The Liberal government reintroduced its controversial internet regulation bill on Wednesday, and it is likely to bring forward its “online harms” legislation, which also caused concerns, in the weeks to come. A Heritage Canada report released Thursday documented the concerns about the government’s initial approach on this issue.
Last year, then-Heritage Minister Steven Guilbeault found himself facing steep opposition to his plans to roll out online harms legislation that was meant to address hate speech as well as sexually exploitative content and material that promoted terrorism. As former leaders at the CRTC who have closely watched this debate, we think there’s a better way for the new heritage minister, Pablo Rodriguez, to move forward on this file.
Mr. Guilbeault’s legislation was aimed at moderating problematic aspects of social media such as Facebook and Twitter. It recommended the establishment of a heavily resourced regulator able to issue 24-hour online takedown orders and demand that posts deemed suspicious by algorithms be immediately reported to police.
A consultation on this approach solicited waves of negative feedback from rights and internet freedom organizations. As the Canadian Internet Policy and Public Interest Clinic and the Citizen Lab said in their submission to Heritage Canada, the government “risks conscripting the private sector to engage in a form of dragnet surveillance that would have a chilling effect on people’s communication … Such a requirement has no place in Canadian legislation, especially in tandem with mandatory reporting to law enforcement.”

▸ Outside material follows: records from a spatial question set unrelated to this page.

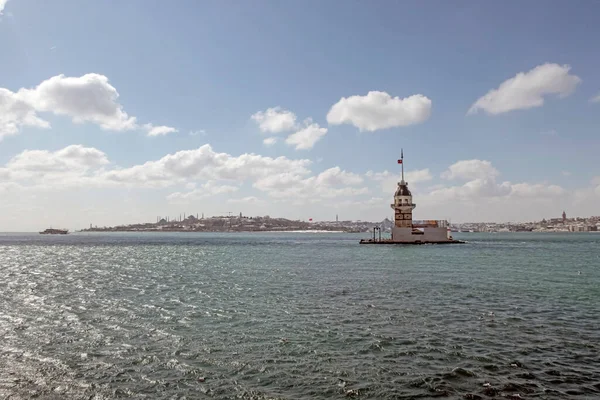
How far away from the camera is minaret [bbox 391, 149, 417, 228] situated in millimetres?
117500

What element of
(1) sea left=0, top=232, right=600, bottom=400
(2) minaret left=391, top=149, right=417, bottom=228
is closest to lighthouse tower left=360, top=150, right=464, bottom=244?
(2) minaret left=391, top=149, right=417, bottom=228

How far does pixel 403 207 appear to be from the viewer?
117 m

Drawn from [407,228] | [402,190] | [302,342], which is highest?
[402,190]

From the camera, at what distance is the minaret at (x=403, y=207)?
118 metres

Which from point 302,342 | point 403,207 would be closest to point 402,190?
point 403,207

Mr. Rodriguez has wisely chosen to apply sober second thought to Mr. Guilbeault’s heavy-handed approach. But with even Facebook calling for regulation, it’s inevitable that Canada will join the 48 other nations that have already acted in this area. A better solution would be shifting the focus away from the problematic government censorship by proxy approach and instead ensuring that ideas are exchanged through social media in a responsible fashion that protects liberal democratic traditions while monitoring online safety.
In an upcoming policy paper, we propose the creation of the Social Media Responsibility Act, which would minimally affect innovation while defending free speech and ensuring companies don’t tolerate egregious concerns already governed by the Criminal Code such as hate speech, child sexual exploitation, intimate images and incitement of violence and terrorism. While the government’s original proposal suppressed free expression, our proposal is designed to make sure social media companies defend it while enforcing codes of conduct approved by an independent regulator composed of retired judges, human rights advocates and social media specialists. And, whereas the government proposal would have had people reported to police through electronic surveillance, our plan would ensure due process and that no content gets removed or reported without having been reviewed by a human being.
The Social Media Responsibility Act would define the targeted companies, a.k.a. social media enterprises (SMEs), and establish a regulator to be known as the Social Media Responsibility Council. It, in turn, would oversee the work of a social media commissioner reporting to it as its chief operating officer.
The act would oblige each SME to register with the council and create its own code of conduct, which would then require the regulator’s approval. The council would also define the duties and responsibilities of SMEs, monitor the implementation and administration of those codes, impose penalties for violations and resolve differences between users and SMEs as to whether content is harmful and deserves to be removed.
The council would itself be composed of nine members, each appointed by cabinet for a single seven-year term. The non-renewability of the term is important as it minimizes the chances of council members being suspected of pandering to the government in order to get reappointed. Three of these council members would come from the social media field, three more would require backgrounds in civil rights and the final three would be retired members of the Canadian judiciary.
The social media commissioner will be the organization’s chief executive and will be responsible for making recommendations to the council regarding violations and their remedies including fines and – in cases of extreme non-compliance – could go as far as proposing an application to the courts to block websites.
Writ large, the role of this council would not be to regulate the internet but to ensure that large social media companies operating upon it have appropriate rules of engagement in place and are applying them in a fair and non-partisan fashion while providing a venue for the resolution of disputes. We think this structure would strike a better balance between protecting the rights of citizens to communicate and making the online world a safer and more responsible space.
Konrad von Finckenstein is a Senior Fellow at the C.D. Howe Institute. Previously he was Chair of the CRTC. Peter Menzies is a Senior Fellow at the Macdonald-Laurier Institute. Previously he was Vice-Chair of the CRTC.